Aşağıdaki öğelerden "What measurable distance" ifadesini içeren satırla başlayıp "1439 millimetres" ifadesini içeren satıra kadar giden satırları, iki uç da dahil ve boş satırlar hariç, "Sıra" ve "Öğe satırı" sütunlu bir Markdown tablosu olarak biçimlendirin.

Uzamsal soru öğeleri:
---*---
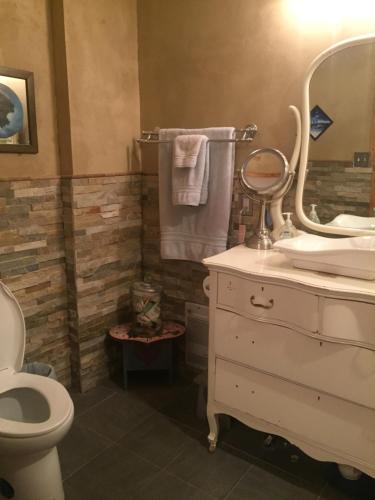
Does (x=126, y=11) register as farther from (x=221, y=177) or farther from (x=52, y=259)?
(x=52, y=259)

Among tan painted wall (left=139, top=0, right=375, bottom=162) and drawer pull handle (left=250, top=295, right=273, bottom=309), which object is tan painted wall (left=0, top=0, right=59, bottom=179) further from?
drawer pull handle (left=250, top=295, right=273, bottom=309)

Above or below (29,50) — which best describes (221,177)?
below

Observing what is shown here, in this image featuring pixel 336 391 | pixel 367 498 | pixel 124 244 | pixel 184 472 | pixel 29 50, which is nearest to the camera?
pixel 336 391

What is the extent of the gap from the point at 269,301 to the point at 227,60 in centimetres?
117

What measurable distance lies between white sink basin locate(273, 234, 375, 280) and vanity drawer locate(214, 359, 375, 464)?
0.45 m

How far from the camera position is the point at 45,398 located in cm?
159

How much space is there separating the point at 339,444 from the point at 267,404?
11.2 inches

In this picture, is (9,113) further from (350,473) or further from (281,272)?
(350,473)

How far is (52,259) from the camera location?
210 cm

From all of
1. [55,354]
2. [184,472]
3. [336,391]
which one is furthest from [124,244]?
[336,391]

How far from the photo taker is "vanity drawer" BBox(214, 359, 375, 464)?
1439 millimetres

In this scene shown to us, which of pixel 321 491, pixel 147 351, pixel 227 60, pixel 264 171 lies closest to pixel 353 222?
pixel 264 171

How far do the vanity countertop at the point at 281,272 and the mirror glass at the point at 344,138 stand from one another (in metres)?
0.32

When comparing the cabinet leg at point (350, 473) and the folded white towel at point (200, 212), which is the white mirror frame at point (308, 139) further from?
the cabinet leg at point (350, 473)
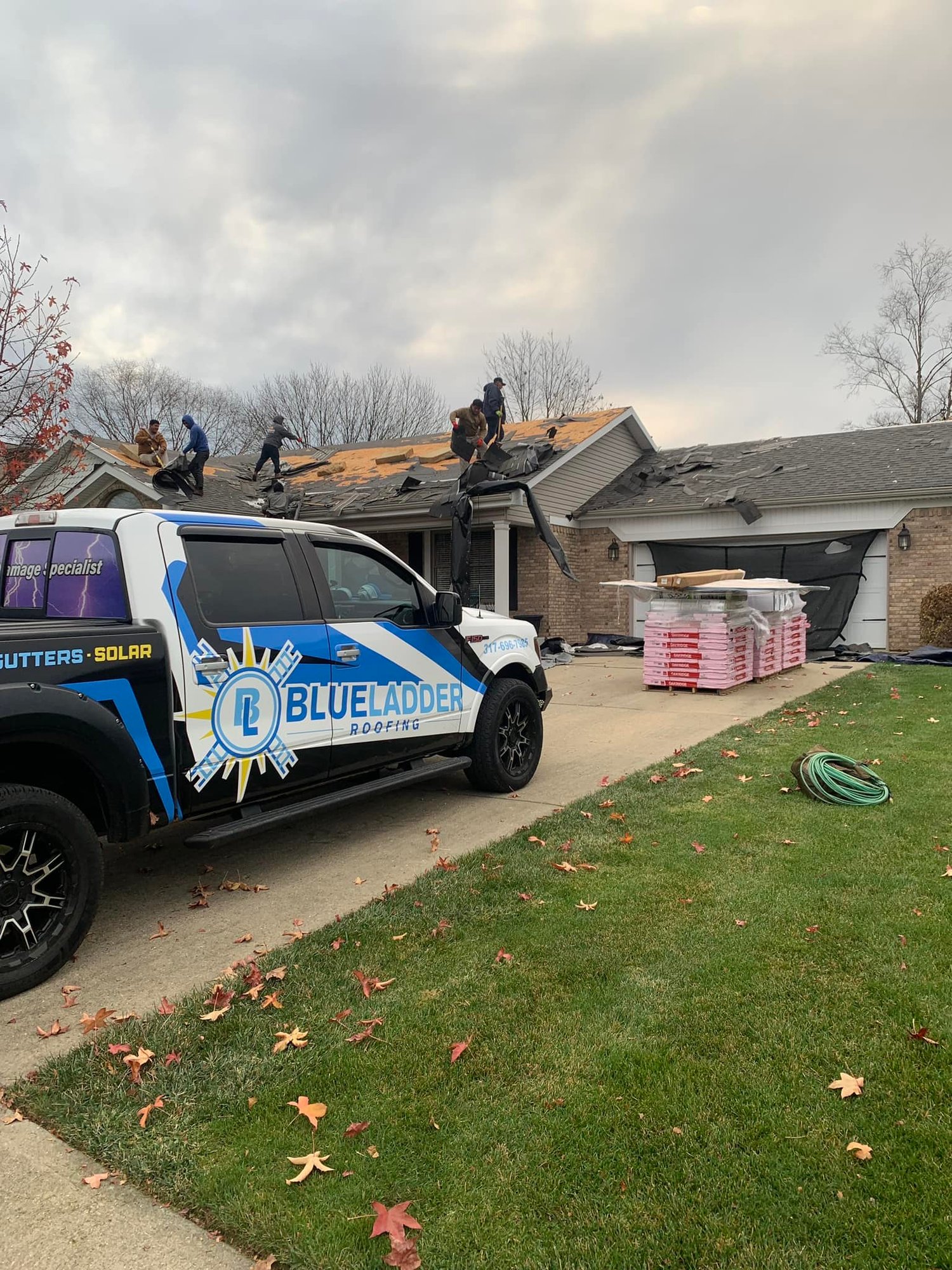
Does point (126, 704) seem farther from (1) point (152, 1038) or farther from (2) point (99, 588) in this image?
---*---
## [Alıştırmanın Çözümü]
| Sıra | Öğe satırı |
|---|---|
| 1 | What measurable distance lies between white sink basin locate(273, 234, 375, 280) and vanity drawer locate(214, 359, 375, 464)? |
| 2 | 0.45 m |
| 3 | How far from the camera position is the point at 45,398 located in cm? |
| 4 | 159 |
| 5 | How much space is there separating the point at 339,444 from the point at 267,404? |
| 6 | 11.2 inches |
| 7 | In this picture, is (9,113) further from (350,473) or further from (281,272)? |
| 8 | (350,473) |
| 9 | How far is (52,259) from the camera location? |
| 10 | 210 cm |
| 11 | From all of |
| 12 | 1. [55,354] |
| 13 | 2. [184,472] |
| 14 | 3. [336,391] |
| 15 | which one is furthest from [124,244]? |
| 16 | [336,391] |
| 17 | How far from the photo taker is "vanity drawer" BBox(214, 359, 375, 464)? |
| 18 | 1439 millimetres |